TASKS TO COMPLETE -
[1] How would you render this sentence from the excerpt about the Kenya school visit in Spanish: "The teachers asked for clocks so we bought one for each classroom."
[2] Could you output, unchanged, the stretch of the excerpt about the Kenya school visit that begins at the words "The touch rugby" and stops after "by the way."?

EXCERPT PROVIDED -
We took with us lab coats and science equipment donated by Loreto, Moss Side, pens and pencils donated by Barclays and yet more school bags donated by The Seashell Trust. We also gave each Form 2 student a pencil case made by Year 7 students at the Kingsway school, each with name and pencils etc.. The teachers asked for clocks so we bought one for each classroom. They were greeted by much cheering and clapping by the students who found it hard to believe!
 
I have already mentioned the sterling work carried out by Anthony and Karen. We bought the school a printer so that documents such as registers and exam results will no longer have to be laboriously written out every time they’re needed.
We visited Lwanda Lutheran Secondary School to ascertain whether a partnership with Moorside High Scool in Swinton might be feasible. The Headteacher at Moorside is an ex-colleague of Angela’s. The school is in its fourth year, has just four classrooms, one cupboard of books and two latrine blocks. We are hoping to establish a link soon so that Moorside can fund more buildings and equipment and begin a curricular exchange similar to the one between the two Kingsway schools.
 
The touch rugby teams are still competing and enjoying it. A friend of Sam’s donated lots of pairs of trainers which were very well received. We watched a football match between our school and Wang’apala, the local boys’ boarding school. The latter team was kitted out with matching strip and boots whilst our team had some in a striped top, others in plain blue and several with bare feet. Does anyone out there know or have a business which could sponsor a strip and boots? We can’t guarantee the advertising will do much good in Kenya but it would give the team a boost. We lost 3.1 by the way.

LISTED RECORDS -
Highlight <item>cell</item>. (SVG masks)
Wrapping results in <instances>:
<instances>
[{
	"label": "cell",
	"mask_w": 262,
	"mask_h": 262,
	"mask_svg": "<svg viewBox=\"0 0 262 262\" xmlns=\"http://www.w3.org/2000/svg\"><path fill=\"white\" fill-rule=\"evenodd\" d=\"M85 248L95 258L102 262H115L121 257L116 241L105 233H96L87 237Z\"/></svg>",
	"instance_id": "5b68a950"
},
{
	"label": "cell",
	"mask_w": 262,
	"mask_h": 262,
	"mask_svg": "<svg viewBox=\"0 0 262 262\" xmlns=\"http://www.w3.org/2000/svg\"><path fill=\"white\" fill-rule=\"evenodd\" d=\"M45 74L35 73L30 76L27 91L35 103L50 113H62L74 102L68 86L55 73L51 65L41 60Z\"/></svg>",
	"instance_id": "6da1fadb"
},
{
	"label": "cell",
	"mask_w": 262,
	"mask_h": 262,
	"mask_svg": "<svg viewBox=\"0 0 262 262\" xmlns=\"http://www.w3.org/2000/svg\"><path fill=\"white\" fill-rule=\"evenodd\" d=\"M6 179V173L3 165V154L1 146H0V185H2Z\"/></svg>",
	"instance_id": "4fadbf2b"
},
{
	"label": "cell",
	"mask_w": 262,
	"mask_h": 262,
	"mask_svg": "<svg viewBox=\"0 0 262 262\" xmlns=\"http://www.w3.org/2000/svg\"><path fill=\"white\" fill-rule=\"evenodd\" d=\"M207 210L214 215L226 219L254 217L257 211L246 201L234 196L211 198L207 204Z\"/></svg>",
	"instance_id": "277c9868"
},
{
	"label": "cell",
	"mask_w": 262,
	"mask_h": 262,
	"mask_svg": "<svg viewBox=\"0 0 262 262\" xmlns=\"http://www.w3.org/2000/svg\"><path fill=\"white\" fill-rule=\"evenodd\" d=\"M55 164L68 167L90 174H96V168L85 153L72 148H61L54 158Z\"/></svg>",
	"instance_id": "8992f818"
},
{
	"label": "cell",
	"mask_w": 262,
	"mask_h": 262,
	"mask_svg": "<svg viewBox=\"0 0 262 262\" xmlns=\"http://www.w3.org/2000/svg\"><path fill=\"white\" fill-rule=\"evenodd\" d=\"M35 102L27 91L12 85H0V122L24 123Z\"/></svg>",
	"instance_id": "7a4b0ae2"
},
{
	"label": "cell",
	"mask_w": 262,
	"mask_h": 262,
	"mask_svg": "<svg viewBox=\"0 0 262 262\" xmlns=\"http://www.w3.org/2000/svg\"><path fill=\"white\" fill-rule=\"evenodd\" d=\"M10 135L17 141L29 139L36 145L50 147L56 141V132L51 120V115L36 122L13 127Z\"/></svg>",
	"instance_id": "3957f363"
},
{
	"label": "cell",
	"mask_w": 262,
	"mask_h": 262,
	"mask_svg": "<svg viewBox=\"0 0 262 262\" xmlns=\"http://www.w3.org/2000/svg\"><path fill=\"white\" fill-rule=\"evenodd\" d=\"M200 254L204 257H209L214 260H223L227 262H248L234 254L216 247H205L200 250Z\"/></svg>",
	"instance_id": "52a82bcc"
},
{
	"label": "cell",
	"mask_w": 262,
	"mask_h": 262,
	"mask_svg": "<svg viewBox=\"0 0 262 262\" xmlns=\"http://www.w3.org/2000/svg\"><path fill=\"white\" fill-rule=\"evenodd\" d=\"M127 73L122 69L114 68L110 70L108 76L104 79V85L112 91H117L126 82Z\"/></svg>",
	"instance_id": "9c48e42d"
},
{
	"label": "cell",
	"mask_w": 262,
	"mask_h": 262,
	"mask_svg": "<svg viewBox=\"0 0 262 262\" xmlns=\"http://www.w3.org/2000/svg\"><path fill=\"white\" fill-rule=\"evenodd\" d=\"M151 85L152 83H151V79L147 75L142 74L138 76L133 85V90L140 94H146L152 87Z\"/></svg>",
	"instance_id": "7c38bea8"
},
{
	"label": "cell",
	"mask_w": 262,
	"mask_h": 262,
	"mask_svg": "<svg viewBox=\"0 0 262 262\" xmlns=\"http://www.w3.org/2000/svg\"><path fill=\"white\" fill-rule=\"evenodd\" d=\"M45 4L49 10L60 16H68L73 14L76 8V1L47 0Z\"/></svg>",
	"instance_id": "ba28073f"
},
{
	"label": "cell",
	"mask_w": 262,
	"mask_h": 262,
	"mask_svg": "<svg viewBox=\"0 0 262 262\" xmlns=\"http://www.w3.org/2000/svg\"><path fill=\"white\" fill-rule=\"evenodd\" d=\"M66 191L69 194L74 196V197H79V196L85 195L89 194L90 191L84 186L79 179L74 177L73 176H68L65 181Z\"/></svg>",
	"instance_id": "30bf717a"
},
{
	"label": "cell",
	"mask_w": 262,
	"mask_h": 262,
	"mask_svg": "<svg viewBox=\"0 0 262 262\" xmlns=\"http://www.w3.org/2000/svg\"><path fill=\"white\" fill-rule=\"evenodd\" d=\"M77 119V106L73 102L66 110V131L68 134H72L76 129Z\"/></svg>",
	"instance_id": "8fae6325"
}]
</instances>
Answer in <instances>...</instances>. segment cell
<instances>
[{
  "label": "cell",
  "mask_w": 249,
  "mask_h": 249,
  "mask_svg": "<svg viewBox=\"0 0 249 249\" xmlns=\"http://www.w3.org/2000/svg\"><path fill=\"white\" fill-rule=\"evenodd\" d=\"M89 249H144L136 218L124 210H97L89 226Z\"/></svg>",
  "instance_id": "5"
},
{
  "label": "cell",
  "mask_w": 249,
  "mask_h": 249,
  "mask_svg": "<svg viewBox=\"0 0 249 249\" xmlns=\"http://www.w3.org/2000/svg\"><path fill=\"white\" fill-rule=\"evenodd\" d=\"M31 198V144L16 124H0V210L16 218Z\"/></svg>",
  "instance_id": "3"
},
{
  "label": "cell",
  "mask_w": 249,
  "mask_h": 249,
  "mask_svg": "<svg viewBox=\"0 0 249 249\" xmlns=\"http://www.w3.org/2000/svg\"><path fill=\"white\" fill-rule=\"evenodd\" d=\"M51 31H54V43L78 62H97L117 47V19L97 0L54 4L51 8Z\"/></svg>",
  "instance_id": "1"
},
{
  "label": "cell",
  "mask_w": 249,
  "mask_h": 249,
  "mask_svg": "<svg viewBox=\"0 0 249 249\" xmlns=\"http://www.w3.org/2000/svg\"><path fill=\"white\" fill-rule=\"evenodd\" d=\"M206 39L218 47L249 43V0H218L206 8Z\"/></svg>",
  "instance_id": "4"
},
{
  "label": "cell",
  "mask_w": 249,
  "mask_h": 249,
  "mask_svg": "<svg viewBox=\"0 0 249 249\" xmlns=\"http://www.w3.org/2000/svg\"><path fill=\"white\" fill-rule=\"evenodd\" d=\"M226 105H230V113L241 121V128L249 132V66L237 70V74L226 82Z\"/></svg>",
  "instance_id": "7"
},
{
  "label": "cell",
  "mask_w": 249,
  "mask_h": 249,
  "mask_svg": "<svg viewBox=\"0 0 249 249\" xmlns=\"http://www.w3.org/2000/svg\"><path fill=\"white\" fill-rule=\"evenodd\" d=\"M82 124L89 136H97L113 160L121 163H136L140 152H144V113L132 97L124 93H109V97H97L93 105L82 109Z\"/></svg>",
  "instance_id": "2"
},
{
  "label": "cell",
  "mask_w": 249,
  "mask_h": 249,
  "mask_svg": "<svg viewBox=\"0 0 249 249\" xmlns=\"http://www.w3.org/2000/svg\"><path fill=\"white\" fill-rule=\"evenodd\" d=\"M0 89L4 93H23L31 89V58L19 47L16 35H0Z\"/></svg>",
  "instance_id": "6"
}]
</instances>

TASK-BY-TASK OUTPUTS -
[1] Los profesores pidieron relojes, así que compramos uno para cada aula.

[2]
The touch rugby teams are still competing and enjoying it. A friend of Sam’s donated lots of pairs of trainers which were very well received. We watched a football match between our school and Wang’apala, the local boys’ boarding school. The latter team was kitted out with matching strip and boots whilst our team had some in a striped top, others in plain blue and several with bare feet. Does anyone out there know or have a business which could sponsor a strip and boots? We can’t guarantee the advertising will do much good in Kenya but it would give the team a boost. We lost 3.1 by the way.